Wrote the simplest possible assembly file. Figured out how to use ml64.exe. Fixed up the makefiles. Wrote some timing code, to try to figure out how many NOPs per CAS and per DCAS.
The approach is to time how long it takes to perform n iterations.
I want to time an empty loop, so I can subtract that time from the CAS and DCAS results before dividing by the time taken for the NOP loop to figure out how many NOP loops are required for a CAS/DCAS.
(CAS and DCAS in the code occur as singletons; but the backoff will perform a for() loop for NOP calls, just as it does in this timing code, so I want to subtract the loop time from CAS/DCAS but not from NOP).

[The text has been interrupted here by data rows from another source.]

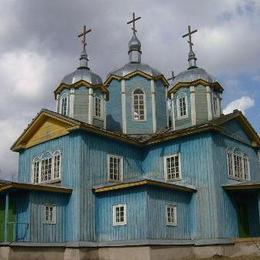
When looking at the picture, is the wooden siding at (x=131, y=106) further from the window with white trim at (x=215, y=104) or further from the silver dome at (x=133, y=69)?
the window with white trim at (x=215, y=104)

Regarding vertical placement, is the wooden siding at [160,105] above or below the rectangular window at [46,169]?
above

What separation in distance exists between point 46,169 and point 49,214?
317cm

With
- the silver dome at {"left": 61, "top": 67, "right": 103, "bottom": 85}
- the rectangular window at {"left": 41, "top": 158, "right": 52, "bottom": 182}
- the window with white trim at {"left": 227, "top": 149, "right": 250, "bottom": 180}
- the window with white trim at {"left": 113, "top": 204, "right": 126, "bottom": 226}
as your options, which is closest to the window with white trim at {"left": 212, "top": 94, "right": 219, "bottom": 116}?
the window with white trim at {"left": 227, "top": 149, "right": 250, "bottom": 180}

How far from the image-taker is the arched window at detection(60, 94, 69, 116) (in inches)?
983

There is a complication in that CAS and DCAS are inlined, so the empty loop should in fact do nothing (not even call an empty function), but the optimizer then makes that loop go away. I can fix that by compiling the file with optimization off, but I tried it once and it doens’t make much difference, so I’m not worrying about it right now).
And the results… …man, what a PITA.
I mean, I knew it was going to be pretty fuzzy, trying to time an instruction. But what I’ve found is that the order of the loops has more effect than the NOP operation.

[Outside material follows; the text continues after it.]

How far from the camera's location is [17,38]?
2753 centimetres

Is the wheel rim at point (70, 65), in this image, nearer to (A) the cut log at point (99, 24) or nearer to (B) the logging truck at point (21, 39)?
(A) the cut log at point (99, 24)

The first loop (empty or NOP) is slow. The second loop is fast. So much so that when the first loop is empty and the second is NOP, the NOP loop – which is identical in every way to the first loop except for the addition of the NOP – does MORE operations than the empty loop. The empty loop takes about 10% longer than the NOP loop.
If I reverse the order of the loops, I reverse the results! NOP becomes slower than empty.

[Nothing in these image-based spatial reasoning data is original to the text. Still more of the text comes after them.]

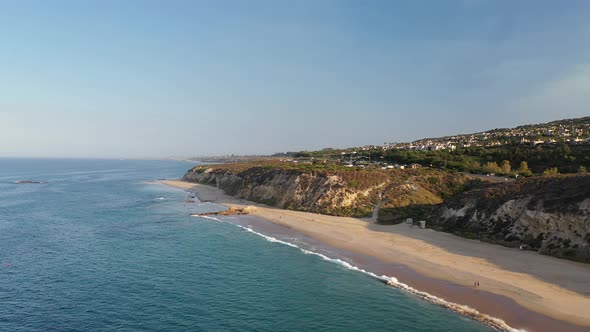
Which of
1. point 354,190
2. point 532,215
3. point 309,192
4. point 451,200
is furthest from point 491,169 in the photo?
point 532,215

And, with the original loop order, if I then do a third loop, repeating the NOP code, that loop is slow and NOP now actually does less operations than the empty loop.
Those results on my machine are highly consistent and vary by maybe 1% per run.
Of course, I can just blunder ahead – subtract the empty loop time from the CAS/DCAS time and divide by the NOP time. That gives me about 3 NOPs per CAS and 5 per DCAS (remember, that includes for incrementing for() loop as well as the call to the NOP function, and that the CAS/DCAS code is inlined – well, it’s supposed to be – I’ve had a report it’s not! I think I may need to check that now…)
So, I can make some attempt at validating these results, by running the benchmark with the given CAS/DCAS values and seeing the results, then varying the delays and seeing if they improve the results. If they do, something is amiss.
I will also run the code on a Linux x64 machine and see what numbers I find there. They should be broadly similar.